Monday, April 6, 2009

I've Got No Right to Sing the Blues


My God you just don't want to sit around doing nothing. You've got to feel like you're being useful. Better still you've actually got to be useful. That's what kills the chronically or newly unemployed. The uselessness. I haven't done a damn thing worth mentioning for three days and I'm feeling it. I'm feeling the fact that I'll likely not do much in the coming three days either. Part of this isn't my fault, I've got "an invasive procedure" scheduled later in the week. That'll effectively kill off that day and the next. I'll spare you the details other than it'll be routine and a no news is good news deal.

Yesterday I did go to the gym as I do pretty much every other day. Out of nowhere my hamstring tugged at me. I was just past the half way point in a 35 minute run on the treadmill and feeling pretty good. I've been spending the past two months trying to get back into the shape I was in before the Paris trip. I missed a couple of weeks working out because of the trip then got a cold, then was busy then a really bad cold. If you miss two weeks it takes you three or four to get back to where you were. I missed more than that. The hammie feels better today but by God if this slows me down any I'll be tempted to kick the cat (don't worry, I won't).

Today I blogged about The Grapes of Wrath. Then I went to Moe's bookstore and picked up a copy of Norman Davies' No Simple victory. It's another World War II book but has a different take emphasizing the role of the USSR in winning the damn thing and...well, if you're really interested I suppose you can look it up. From the bookstore I went across the street to Peets and had a coffee while working on the crossword puzzle. Then I walked home and watched Strangers on a Train. I did a little house cleaning, read, took a nap checked out the NCAA men's basketball title game then sat around feeling worthless. (Doesn't sound like that bad a day now that I've written about it.)

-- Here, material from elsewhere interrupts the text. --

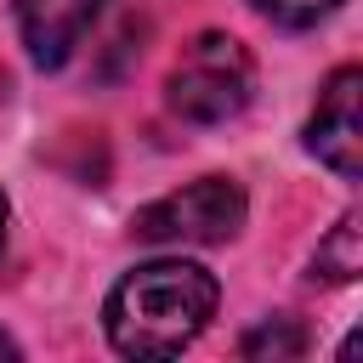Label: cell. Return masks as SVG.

It's Spring Break so I've got no sub jobs. This is the first spring break in 20 years that I haven't been a full time classroom teacher. I'm happy being a student and a sub and not having the mind crushing worries, but I'm still adjusting too. It's a process.

So for whatever reason these past few days have been a good opportunity to feel sorry for myself which is silly because I get a week off from being a lousy substitute teacher. What the hell can be better than that?

We all run up against times like this. A malaise. It's so damn easy to focus on what's wrong, what hurts, what we've failed at, what possible trials await us. Sometimes things come together in a good way and you feel great. Sometimes its the opposite. Thank God I can sit at this computer and peck away about my "feelings". Having a creative outlet is a damn life saver. Plus it helps knowing that I'm going to publish this so its got to make sense for other people. I think there's a point at which a blogger has to take him or herself seriously and realize there are folks out there who read your ravings so you might as well try to make a useful point or two. I mean, sure, ultimately you write for yourself but with an awareness of readers both real and imagined. That's one reason I focus on films, it keeps me from being too damn self indulgent (You mean, like you're being now? Exactly!). Plus I love movies to death.

You know what, people respond to? Honesty. They may not always, always like it, but they respect it. That's all we can ask from each other: the truth from our perspective. And its a damn hard thing to do. It makes us vulnerable. It's easier to fit in and say what we know people like to hear. Look at how many false fronts we put up in the course of our lives. Sure, sometimes for good reason, sometimes to protect other people's feelings. You can't walk around saying "your hair looks like crap that way." Or "my god that's a hideous dress." But a lot of time we're playing roles. It's really a matter of degrees, I suppose. Too often we lean towards not ruffling feathers or trying to make ourselves appear to be something we are not.

So anyway I guess I feel better for having written. Plus I've got Sinatra playing and that always helps. I find it nigh on (is that right, "nigh on"? I could look it up I suppose, but not right now, I'll just go with nigh on) impossible to feel gloomy when you've got a collection of Sinatra CDs at your disposable. Or Marx Brothers DVDs. I've got a bunch of them. I've got all of Preston Sturges' best films. A solid collection of Hitchcock. A lot of classic comedies and gangster films from the 1930s plus the newest version of the Godfather collection. Oh sure I've got a wonderful family too and friends and my health and an scheduled "invasive procedure" that will hopefully confirm my robust health.
I also get to do this. Write.

May I take a moment for a few shout outs (it's your friggin blog, do what you want). Hello Kathryn, Megan, Miranda, Kevin, Phil, Paul, Robert, Sirpa, both nieces and both nephews, and my newest cyberfriend Kate of Silents & Talkies who, like an older cyber chum, R.D., has posted so many kind comments, she's aces.

So folks, I ask you, ain't life grand?

(By the way that's Ann Dvorak pictured above. If I had been around in the 1930's I'd have married that dame. The fact that we can watch movies with her in them today is another reason to be really, really happy.)